Each benchmark circuit is ``implemented'' in each FPGA using the following procedure: First, each memory in the memory configuration must be implemented using one or more of the physical memory arrays. For example, a 4Kx2 user memory can be implemented using four 2-kilobit arrays each configured as a 2Kx1 memory with appropriate decoding. We call this process the logical-to-physical mapping. Because there can be many ways to perform this mapping, it is an optimization problem. We use an algorithm described in .
Next, the mapped circuits are then placed on an appropriately-sized FPGA using a simulated annealing-based placement program, and the detailed routing is performed using a multi-pass maze router (both tools are described in ). The routing is repeated for different values of W (the number of tracks per channel) to determine the minimum W that gives a 100% routable solution. The router considers all input pins of a lookup-table equivalent, as well as all address pins of a memory array.

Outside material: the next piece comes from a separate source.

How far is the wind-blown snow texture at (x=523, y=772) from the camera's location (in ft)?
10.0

Data pins are also considered equivalent with the constraint that a pin assignment for a specific bit in the data-out port fixes the corresponding assignment in the data-in port (and vice versa).

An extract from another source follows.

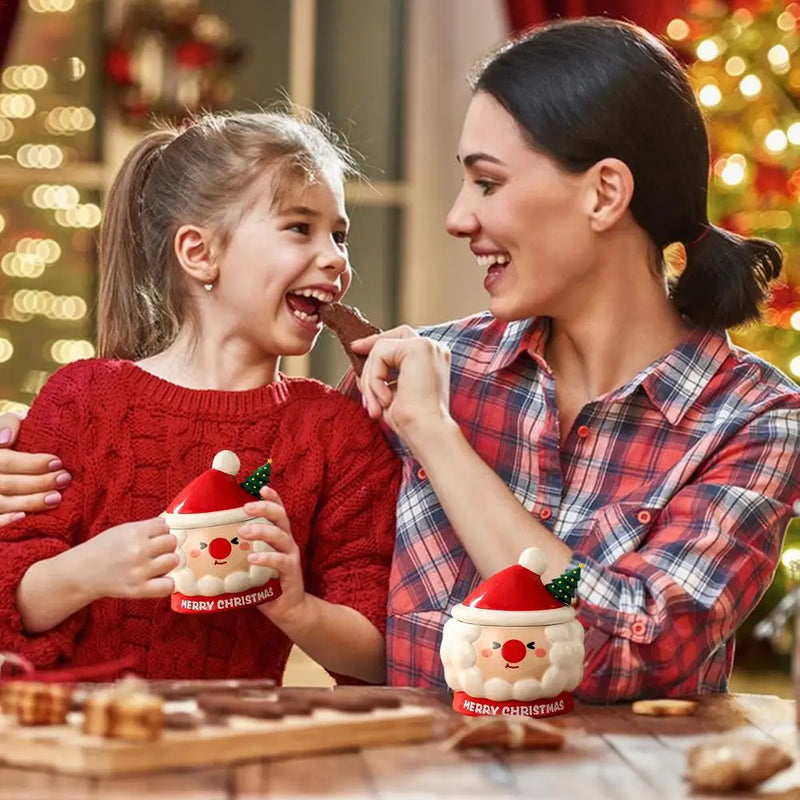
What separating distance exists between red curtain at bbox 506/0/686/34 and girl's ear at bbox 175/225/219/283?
2588mm

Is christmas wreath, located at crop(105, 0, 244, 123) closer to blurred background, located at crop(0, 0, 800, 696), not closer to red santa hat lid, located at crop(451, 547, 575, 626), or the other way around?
blurred background, located at crop(0, 0, 800, 696)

The size of the FPGA used in the place and route step depends on the number of lookup tables in the circuit to be implemented, as well as the number of memory arrays to be included. For a given number of arrays, we place the required number of logic blocks above and below the memory row, creating a roughly square chip. This will result in different values of r (the number of logic blocks per memory block in the horizontal dimension) for different circuits. If, however, the resulting r is less than 3, we force r to be 3, resulting in a non-square aspect ratio. For some circuits, the number of input/outputs will determine the chip area; for these circuits, a square array with the required number of input/output blocks will be used. Table 1 shows the average values of r and the average aspect ratio (ratio of horizontal logic blocks to vertical logic blocks) for circuits implemented on the four architectures.
Finally, a timing analyzer is used to measure the critical path through the circuit. The timing analyzer finds each net delay by constructing an RC-tree. The memory access time is measured from a modified version of CACTI, a detailed cache access time model . The CLB delay is assumed to be constant. A 0.5um CMOS process was assumed throughout.